What’s next for this research? On the internal side, Dr. Orenstein would like to scale it up at Children’s. Whenever there’s quality and safety problems, the team tries getting human factor engineering into their design process. Another goal is to do more scientific implementations. Dr. Orenstein says, “we are blessed with hospitals that are similar to each other, but also different… one goal is to move to a model where we pull data automatically in all the areas where we might implement a change, but we actually implement in stages. By implementing in stages, we can compare our performance in places where we intervened to places we haven’t intervened or within the place we intervened before and after.”
On the external side, Dr. Orenstein hopes to develop innovative designs with partners at Children’s, identify what works and what does not, and then scale up by involving colleagues at other institutions to have a larger impact on patient outcomes.
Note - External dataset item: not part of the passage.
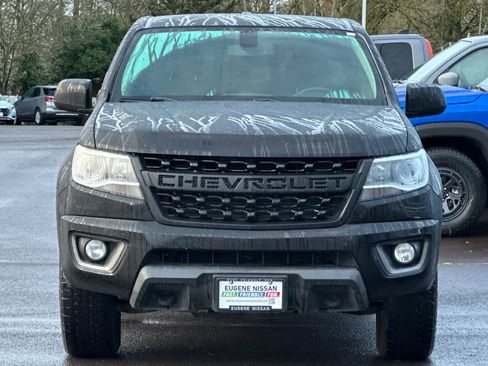 Used 2019 Chevrolet Colorado Z71 image 10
Beyond the research, Dr. Orenstein says he’s excited that trainees get to learn about informatics. “I’m most excited about the education side. Clinical informatics is a route for fellows and residents to be more effective in their clinical research and quality improvement work. I’m proud we developed an elective in clinical informatics. We’ve had 16 participants in our first year and a half. We also now have a physician builder program where physicians are learning how to build new things in electronic health records and they get to learn about analytics. I want to expand the number of people with these skills who can go on to have a greater impact on children’s health.”